Management emphasized the structural earnings lift from alternatives mix, margin expansion at affiliates, and the potential for incremental upside as new partnerships mature. Guidance does not yet reflect contributions from recently announced deals expected to close in late 2025 and early 2026.
Takeaways
AMG’s transformation into an alternatives-centric asset manager is accelerating, with implications for earnings durability, capital deployment, and long-term growth.
- Alternatives Now Anchor Earnings: The rapid shift in business mix is driving higher fee rates, margin expansion, and more durable earnings streams, offsetting legacy equity headwinds.
- Capital Allocation as a Growth Lever: AMG’s disciplined yet aggressive investment and buyback program is structurally boosting EPS and providing flexibility to navigate market cycles.

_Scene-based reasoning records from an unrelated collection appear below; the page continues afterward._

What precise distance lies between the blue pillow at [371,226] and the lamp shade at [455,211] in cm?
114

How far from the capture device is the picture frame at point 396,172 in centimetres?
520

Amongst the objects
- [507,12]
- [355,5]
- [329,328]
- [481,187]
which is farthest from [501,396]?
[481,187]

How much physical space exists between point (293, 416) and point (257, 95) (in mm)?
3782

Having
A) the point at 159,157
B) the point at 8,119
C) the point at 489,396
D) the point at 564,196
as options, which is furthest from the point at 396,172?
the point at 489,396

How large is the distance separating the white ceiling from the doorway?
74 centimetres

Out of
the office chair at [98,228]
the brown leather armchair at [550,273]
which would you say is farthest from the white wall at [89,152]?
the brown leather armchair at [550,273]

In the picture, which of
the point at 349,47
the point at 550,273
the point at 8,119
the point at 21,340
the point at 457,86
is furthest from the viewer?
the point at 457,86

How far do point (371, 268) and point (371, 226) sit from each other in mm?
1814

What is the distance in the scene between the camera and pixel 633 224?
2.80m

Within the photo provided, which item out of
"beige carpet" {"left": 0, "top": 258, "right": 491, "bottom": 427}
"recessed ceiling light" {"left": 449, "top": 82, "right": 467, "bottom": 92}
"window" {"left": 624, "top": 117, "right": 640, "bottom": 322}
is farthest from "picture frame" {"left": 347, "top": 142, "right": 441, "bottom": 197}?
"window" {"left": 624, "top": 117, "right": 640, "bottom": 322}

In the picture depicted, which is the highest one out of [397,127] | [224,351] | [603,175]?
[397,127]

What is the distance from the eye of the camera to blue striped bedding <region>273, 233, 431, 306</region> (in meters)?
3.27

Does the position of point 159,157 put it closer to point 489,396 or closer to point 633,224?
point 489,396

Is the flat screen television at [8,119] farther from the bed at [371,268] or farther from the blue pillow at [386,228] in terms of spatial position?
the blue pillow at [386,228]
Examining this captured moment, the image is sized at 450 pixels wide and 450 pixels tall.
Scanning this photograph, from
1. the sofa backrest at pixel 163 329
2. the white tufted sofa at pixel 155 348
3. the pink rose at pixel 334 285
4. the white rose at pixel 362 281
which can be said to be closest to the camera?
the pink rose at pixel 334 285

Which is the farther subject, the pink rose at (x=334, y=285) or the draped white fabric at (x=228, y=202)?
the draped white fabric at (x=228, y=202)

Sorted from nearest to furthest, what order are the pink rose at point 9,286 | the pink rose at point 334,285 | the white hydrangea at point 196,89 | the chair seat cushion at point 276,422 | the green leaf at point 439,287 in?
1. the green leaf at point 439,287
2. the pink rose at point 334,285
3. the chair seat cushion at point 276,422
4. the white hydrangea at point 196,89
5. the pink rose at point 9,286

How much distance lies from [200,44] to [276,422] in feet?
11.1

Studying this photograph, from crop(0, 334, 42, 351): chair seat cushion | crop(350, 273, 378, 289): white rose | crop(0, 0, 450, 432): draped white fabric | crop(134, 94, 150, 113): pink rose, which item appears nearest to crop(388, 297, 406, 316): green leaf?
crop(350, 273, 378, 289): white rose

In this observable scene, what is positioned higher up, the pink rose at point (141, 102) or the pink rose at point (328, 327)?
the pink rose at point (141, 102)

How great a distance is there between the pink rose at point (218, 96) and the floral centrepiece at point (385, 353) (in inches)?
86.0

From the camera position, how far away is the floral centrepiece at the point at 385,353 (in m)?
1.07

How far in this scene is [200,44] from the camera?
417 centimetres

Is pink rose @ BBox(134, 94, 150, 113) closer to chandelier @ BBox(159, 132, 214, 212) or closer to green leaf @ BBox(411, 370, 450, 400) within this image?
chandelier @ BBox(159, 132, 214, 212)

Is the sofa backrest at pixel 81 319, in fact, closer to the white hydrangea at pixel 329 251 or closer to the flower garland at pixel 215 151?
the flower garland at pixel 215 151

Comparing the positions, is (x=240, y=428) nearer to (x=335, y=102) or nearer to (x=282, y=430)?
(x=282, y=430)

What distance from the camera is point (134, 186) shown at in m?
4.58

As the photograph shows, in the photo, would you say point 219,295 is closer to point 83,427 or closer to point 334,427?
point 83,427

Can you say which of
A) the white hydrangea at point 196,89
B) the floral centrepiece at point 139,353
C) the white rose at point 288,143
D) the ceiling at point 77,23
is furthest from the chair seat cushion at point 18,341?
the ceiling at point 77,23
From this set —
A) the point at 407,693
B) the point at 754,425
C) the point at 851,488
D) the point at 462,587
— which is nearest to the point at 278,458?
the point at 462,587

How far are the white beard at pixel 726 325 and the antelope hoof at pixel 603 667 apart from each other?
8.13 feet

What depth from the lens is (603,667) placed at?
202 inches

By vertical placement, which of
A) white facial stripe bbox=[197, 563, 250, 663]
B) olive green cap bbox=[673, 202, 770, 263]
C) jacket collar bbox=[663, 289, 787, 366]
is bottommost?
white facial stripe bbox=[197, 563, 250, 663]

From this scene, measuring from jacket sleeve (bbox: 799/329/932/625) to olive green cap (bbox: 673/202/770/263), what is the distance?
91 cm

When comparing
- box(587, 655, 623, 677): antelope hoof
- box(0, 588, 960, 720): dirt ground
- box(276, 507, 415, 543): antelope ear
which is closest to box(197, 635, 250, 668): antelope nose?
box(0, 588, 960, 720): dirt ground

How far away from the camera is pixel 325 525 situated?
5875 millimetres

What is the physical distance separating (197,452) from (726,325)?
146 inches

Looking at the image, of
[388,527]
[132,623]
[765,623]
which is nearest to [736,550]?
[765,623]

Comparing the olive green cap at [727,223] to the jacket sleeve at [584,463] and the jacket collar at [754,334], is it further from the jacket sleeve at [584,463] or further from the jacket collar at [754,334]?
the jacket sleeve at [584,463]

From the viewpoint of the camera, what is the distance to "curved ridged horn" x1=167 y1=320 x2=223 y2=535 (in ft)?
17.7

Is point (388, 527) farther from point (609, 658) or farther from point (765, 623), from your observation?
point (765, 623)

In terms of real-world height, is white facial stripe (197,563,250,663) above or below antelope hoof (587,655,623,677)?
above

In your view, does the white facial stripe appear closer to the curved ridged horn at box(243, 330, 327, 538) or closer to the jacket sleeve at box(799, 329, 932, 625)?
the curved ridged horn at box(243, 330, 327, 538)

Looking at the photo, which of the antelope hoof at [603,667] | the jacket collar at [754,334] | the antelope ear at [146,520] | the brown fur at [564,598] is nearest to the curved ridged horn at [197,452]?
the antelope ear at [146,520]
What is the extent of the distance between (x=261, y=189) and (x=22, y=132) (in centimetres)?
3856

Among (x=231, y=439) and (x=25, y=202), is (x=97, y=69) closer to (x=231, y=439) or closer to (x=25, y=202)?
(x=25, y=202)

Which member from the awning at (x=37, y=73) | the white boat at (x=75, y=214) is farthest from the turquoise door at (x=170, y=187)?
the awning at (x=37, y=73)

- Future Watchpoint—Execution in U.S. Wealth and New Partnerships: The pace and success of new affiliate onboarding and product innovation, especially in the U.S. wealth channel, will be key to sustaining growth and realizing full earnings potential.
Conclusion
AMG’s Q3 results validate its strategic pivot to alternatives, with material earnings impact already visible and a robust setup for 2026. The firm’s disciplined capital allocation, affiliate engagement, and product innovation are positioning it to capture secular growth in alternatives, though execution and market risk remain central watchpoints.
Industry Read-Through
AMG’s results underscore the accelerating shift across asset management toward alternatives and solutions-oriented products, especially for private clients and wealth channels. The record flows into liquid alts and private markets, coupled with strategic partnerships like BBH, signal intensifying competition for distribution, innovation, and scale in alternatives. Traditional equities continue to face structural outflows industry-wide, while firms with differentiated capital formation and product development capabilities are best positioned to win incremental share. The playbook AMG is executing—pivoting to alternatives, leveraging affiliate partnerships, and aggressively deploying capital—reflects the broader industry imperative to move beyond legacy models and capture secular growth in high-fee, scalable strategies.